Perale dopo la fine della storia con Anastasia Shakurova, studentessa russa molto più piccola di lui - secondo l'accusa - non avrebbe accettato la fine della relazione fino a maturare l'idea criminale. Per i magistrati, l'uomo aveva pianificato l’omicidio della trentenne e del suo ragazzo, già nell’ottobre del 2016, quando venne a conoscenza della storia fra lei e il giovane santarpinese.

Secondo gli inquirenti, il professore avrebbe invitato la coppia a cena nella sua casa di Chirignago e in un calice di vino avrebbe mescolato un farmaco sedativo con azione ipnotica, prima di cenare. Fu a quel punto che i due ragazzi persero i sensi, Perale avrebbe quindi coperto la bocca di Anastasia con un tovagliolo imbevuto con cloroformio e cercato di fare lo stesso con Biagio, ma l'ingegnere cercando di scappare sarebbe stato poi colpito e ammazzato con un tubo di ferro alla testa. Non contento l'accusato, avrebbe poi abusato sessualmente del cadavere della giovane ex.
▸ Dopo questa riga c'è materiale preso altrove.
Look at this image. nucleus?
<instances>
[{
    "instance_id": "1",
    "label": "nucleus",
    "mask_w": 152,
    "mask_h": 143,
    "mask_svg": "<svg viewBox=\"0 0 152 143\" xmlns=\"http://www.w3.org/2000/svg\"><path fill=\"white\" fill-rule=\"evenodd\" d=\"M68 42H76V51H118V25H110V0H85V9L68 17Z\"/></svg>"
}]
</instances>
L'approfondimento è stato chiesto dalla difesa ed accettato sulla base di alcune risultanze emerse durante le indagini che riguardano particolari perversioni e disturbi della personalità dell'accusato. L’ipotesi, è che Perale sia parafilico e che il disturbo psichiatrico lo porti anche a soffrire di coprofagia, cioè a mangiare i suoi escrementi. Secondo quanto raccontato dallo stesso 51enne il disturbo avrebbe fatto la sua comparsa nel 2005. Ad avvalorare questa tesi vi sarebbero alcuni escrementi rinvenuti dai Ris di Padova sulla scena del duplice delitto, quando furono effettuati i rilievi.

Per questo motivo è stata richiesta un'integrazione della perizia che si attuerà attraverso l’ottavo colloquio con l'accusato da parte del perito, che avverrà nel carcere di Verona il 26 maggio e con il deposito di relazione integrativa da parte dell'esperto entro il 18 giugno. Si tornerà poi in aula il 2 luglio.